Bayramlarla ilgili metinde "Bayramlar, sevinç, neşe" ifadesinden "beraberlik, dostluk zamanlarıdır." ifadesine kadar olan bölümü hiç değiştirmeden yazın.
----- Verilen metin -----
Bayramlar, sevinç, neşe ve kardeşlik duygularının dalga dalga yayıldığı, önemli günlerdir. Bayramlar, mutlulukların paylaşıldığı, muhtaçlara yardım elinin uzatıldığı, fakir ve fukaranın yanında olunduğu, müstesna günlerdir. Bayramlar, birlik, beraberlik, dostluk zamanlarıdır. 
Bayramların, millî ve dinî duyguların, inanışların pekişmesi, taze ve canlı tutulması fonksiyonu yanında, toplumun birlik ve beraberliğini sağlamada ve bunun bireylerin bilincinde yer etmesinde de büyük önemi vardır. Gerçekten dinî bayramlar, insanlar arasında kaynaşmanın, dostlukları ve ahbaplıkları ilerletmenin bir yolu olarak belli bir öneme sahip oldukları gibi, dinî his ve şuurun sosyal hayatta tazelenmesinin de bir vesilesidir
Bayramlar, mutlulukların, acı ve kaderlerin paylaşıldığı paylaşma günleridir. Bayramlar, büyüklerin ellerinin öpülüp dualarının alındığı, küçüklerin sevinçlerine ortak olunduğu vakitlerdir.  Bayramlar, “komşusu açken, tok olarak sabahlayan bizden değildir.”  Hadisine göre hareketle komşuluk duygularının güçlendiği komşuların dertlerine derman olunduğu, merhamet hislerinin yoğunlaştığı duygusal anlardır. 
Bayramlar, kimsesizlerin sahiplenildiği, yetimlerin başlarının okşandığı, öksüzlerin hallerine ortak olunduğu, hasta ziyaretleriyle dert ve ıstırapların hafifletildiği istisnai günlerdir. Bayramlar, maddi manevi dayanışmanın pekiştiği dost ve akraba ziyaretlerinin yoğunlaştığı, muhtaçların ihtiyaçlarının giderildiği sosyal hayatın şekillendiği günlerdir. 
Bu duygular içinde anne-babaların duaları alınır, elleri öpülür. Gönül dünyaları sevinç dualarıyla dolar. Küçüklerin okşanan başları beyinlerinde sevgi, saygı yumaklarının oluşmasına vesile olur. Elinden tutulan fakir, ihtiyacı görülen muhtaç, ziyaret edilen komşu, bayramın getirdiği manevi atmosferi teneffüs ederek soluklanır. Bayramların bu güzelliklerinden faydalanan müminler, İslam kardeşliğinin hazzına ve bu güzelliklerin farkına varırlar.
----- Çıkarılan satırlar -----
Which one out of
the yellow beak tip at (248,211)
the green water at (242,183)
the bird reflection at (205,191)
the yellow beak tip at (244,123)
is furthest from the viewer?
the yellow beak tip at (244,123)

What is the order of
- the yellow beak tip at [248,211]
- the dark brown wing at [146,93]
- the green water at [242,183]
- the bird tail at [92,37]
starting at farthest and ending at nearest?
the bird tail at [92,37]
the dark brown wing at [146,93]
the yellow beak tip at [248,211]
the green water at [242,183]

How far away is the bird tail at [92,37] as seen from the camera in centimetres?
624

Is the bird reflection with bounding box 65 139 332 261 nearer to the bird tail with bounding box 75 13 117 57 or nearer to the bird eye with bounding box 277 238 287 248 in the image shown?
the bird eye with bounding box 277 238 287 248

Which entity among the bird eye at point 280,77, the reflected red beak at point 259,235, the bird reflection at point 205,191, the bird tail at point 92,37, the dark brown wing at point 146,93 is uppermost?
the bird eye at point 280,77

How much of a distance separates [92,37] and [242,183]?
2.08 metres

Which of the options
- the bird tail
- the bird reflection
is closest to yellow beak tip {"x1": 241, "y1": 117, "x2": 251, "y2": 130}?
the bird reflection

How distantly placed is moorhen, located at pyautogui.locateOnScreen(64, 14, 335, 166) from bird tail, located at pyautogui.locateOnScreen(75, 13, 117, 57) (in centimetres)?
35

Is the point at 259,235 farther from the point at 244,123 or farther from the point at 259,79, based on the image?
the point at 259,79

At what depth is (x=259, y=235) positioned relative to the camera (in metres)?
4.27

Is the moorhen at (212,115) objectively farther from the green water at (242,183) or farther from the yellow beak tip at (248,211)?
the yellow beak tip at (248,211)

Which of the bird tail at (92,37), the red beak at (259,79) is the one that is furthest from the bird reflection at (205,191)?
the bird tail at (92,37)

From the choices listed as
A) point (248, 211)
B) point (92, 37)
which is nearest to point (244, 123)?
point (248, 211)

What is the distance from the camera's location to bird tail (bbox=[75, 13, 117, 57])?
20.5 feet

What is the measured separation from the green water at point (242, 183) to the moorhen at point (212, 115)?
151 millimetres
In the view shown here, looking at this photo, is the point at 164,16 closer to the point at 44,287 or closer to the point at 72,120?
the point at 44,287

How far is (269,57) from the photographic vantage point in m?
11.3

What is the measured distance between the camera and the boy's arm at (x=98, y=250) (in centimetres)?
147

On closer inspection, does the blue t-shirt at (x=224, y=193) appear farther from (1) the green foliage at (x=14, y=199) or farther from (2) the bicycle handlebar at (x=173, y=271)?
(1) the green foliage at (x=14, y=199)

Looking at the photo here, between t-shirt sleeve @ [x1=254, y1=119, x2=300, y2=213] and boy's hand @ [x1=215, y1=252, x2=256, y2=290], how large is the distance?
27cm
-----
Yanıt:
Bayramlar, sevinç, neşe ve kardeşlik duygularının dalga dalga yayıldığı, önemli günlerdir. Bayramlar, mutlulukların paylaşıldığı, muhtaçlara yardım elinin uzatıldığı, fakir ve fukaranın yanında olunduğu, müstesna günlerdir. Bayramlar, birlik, beraberlik, dostluk zamanlarıdır.